Losing an election could just be the beginning of Labour’s woes.

When the BBC reported last Thursday that the Labour Party were to change electoral strategy, with just two weeks to go until polling day, it represented an extraordinary moment for the primary left-wing party in the UK.

This was partially a response to unfavourable poll predictions with YouGov — one of the only polls to correctly predict a Conservative minority result from the election of June 2017 — that put voter intentions for the December election at 43 per cent Conservative and 32 per cent Labour, going into the last two weeks of campaigning.

However, the bigger concern for Labour will undoubtedly be in its inability to find that balance between holding on to its traditional working-class constituencies while being convincing on a Brexit policy that so far has proven to be far more indecisive than its more strategically focused Tory equivalent.

The door is open, so: could the Conservatives sweep Labour aside and leave them in an existential political wilderness?


The Left’s lack of focus

Many left-wing commentators have disregarded links between Brexit and the working class, yet have proved ignorant in doing so.

Statista polling on the day of the 2016 referendum found that 64 per cent of the ‘upper working-class’ and 64 per cent of the ‘lower working-class’ had voted to leave the European Union. While the 36 per cent who voted Remain in both camps still reflects a credible number of voters. The Labour Party have clearly missed the disillusionment of their traditional voter base with the current Brexit gridlock. In framing the issue in terms of the Westminster elites blocking the democratic will of the British people and expressing a strong desire to rectify this, the Conservatives have made strides in Labour’s traditional heartlands in the Midlands and the North of England.

Wrexham (Labour majority 1,832) and Derby North (Labour majority 2,015) are the two flagged in the polls — the former changing hands only twice since 1922 and the latter only twice since 1950. Corbyn has continually and consistently failed to bring down a Conservative Party flagging in its leadership of the country this decade, and his misunderstanding of the class differences on the Brexit issue will cost both his leadership and the future of Labour if the party is not careful.

Paradox Politics

The Labour Party’s official Brexit policy states that they will negotiate a Brexit deal and then put it to the people in a ‘legally binding’ referendum, with a Remain option, six months later.

There are two dangerous paradoxes here.
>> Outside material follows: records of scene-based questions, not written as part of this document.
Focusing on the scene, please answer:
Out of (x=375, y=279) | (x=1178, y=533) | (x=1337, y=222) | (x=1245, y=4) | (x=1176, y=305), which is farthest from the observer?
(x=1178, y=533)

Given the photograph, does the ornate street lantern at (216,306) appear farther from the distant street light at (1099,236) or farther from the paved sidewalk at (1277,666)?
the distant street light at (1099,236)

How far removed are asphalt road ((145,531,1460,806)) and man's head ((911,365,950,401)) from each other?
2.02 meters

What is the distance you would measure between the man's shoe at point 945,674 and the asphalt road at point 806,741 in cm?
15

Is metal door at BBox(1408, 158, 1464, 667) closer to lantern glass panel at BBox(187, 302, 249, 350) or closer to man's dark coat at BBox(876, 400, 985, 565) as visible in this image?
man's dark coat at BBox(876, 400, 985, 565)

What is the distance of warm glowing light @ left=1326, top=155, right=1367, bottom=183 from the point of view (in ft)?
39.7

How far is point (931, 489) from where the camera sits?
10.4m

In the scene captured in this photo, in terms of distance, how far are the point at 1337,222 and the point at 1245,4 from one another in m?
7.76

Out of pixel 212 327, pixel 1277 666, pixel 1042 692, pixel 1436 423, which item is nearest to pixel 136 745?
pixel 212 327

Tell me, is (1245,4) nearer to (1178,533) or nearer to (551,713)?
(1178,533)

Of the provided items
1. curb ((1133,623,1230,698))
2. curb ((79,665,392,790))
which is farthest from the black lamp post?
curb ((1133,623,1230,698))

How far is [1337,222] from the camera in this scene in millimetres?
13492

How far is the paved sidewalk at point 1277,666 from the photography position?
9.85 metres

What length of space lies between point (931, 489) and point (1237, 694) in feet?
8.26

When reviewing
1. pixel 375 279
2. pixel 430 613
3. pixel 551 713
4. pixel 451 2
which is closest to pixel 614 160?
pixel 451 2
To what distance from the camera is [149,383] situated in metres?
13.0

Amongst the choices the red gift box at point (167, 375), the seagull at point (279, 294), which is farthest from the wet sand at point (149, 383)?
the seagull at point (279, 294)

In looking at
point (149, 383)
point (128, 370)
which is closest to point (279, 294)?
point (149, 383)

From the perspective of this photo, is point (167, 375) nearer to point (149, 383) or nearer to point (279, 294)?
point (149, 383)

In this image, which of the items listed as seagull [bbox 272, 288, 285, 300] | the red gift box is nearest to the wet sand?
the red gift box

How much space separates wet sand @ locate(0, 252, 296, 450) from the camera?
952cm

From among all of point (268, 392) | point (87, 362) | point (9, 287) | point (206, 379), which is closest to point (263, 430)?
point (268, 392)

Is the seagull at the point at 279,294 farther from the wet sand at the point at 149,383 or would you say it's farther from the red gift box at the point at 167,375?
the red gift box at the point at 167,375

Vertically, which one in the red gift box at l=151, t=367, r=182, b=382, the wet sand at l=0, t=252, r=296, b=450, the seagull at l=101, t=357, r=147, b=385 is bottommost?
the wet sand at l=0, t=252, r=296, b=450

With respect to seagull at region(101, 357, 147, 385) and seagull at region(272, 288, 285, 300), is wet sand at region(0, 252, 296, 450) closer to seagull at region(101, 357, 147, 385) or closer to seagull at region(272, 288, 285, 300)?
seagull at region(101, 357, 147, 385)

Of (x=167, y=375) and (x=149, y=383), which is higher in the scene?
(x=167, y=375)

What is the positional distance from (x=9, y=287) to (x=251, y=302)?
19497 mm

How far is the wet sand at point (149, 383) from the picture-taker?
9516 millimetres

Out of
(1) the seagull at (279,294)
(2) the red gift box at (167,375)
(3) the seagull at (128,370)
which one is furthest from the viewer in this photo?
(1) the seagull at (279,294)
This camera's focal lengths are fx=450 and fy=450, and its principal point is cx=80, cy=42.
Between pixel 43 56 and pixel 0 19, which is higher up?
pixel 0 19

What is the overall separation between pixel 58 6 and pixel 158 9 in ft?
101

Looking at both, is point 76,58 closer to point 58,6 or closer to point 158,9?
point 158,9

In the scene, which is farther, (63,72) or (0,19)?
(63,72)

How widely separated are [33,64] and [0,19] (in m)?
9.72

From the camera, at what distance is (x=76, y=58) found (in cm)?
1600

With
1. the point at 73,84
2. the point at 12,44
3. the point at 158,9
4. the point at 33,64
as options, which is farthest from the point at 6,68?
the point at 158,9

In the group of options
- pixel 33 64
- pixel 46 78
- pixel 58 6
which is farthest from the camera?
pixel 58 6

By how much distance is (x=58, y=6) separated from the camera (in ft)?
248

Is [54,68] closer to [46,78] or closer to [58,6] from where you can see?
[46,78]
Firstly, in the phrase ‘legally binding’ which seeks to undermine those who voted for the result of the last referendum, and in Labour’s potential campaigning against its own deal in favour of Remain. Under the guise of this farcical policy, Labour is prepared to ignore a sizeable part of its voter base by offering a Remain option with Corbyn himself saying that he will stay neutral on the most contentious issue in recent British history. Their original campaigning strategy, which reportedly overestimated the threat of the pro-Remain Liberal Democrats, is testament to Labour’s lack of understanding of just how prevalent the issue of Brexit truly is in this election. In trying to appeal to both ‘remainers’ and ‘leavers’, the Party looks lost and confused on its strategy. The Conservative Party’s consistent and assured pro-Brexit policy, while likely producing losses in some marginal pro-Remain seats to the Liberal Democrats such as in Richmond Park (Tory majority 45) and St Albans (Tory majority 6,109), seems to have propelled the party forward in many more constituencies which could produce a workable majority.

So where does this leave the Labour Party?

Divided by Brexit, divided by ideology. What was once a broad church of left-wing socialists and moderates has now become suffocated by the Brexit issue. As a result, talented politicians such as Chuka Umunna have felt compelled to leave the party.

The Labour Party must not risk alienating its voting core as it has done with many of its longstanding politicians. On the political spectrum, The Liberal Democrats have taken the position of the most decisive pro-Remain party, exposing Labour’s indecision further. Scotland, once a traditional heartland for Labour that often helped in producing majority Labour governments, has been lost to the Scottish National Party since 2010 who want to use Brexit themselves to justify another referendum.

The leadership has proved weak in its ability to convince and reconcile the country. It has likewise failed to offer a credible alternative to austerity, the lacklustre Theresa May, and the flawed and chaotic Boris Johnson. If Labour were to deliver a Remain result, provided they secure a workable majority in this election, they would forever lose the trust of that voter core in a similar way that cost them Scotland – by missing the issue entirely and being overtaken by another party which is more in touch with the people’s will.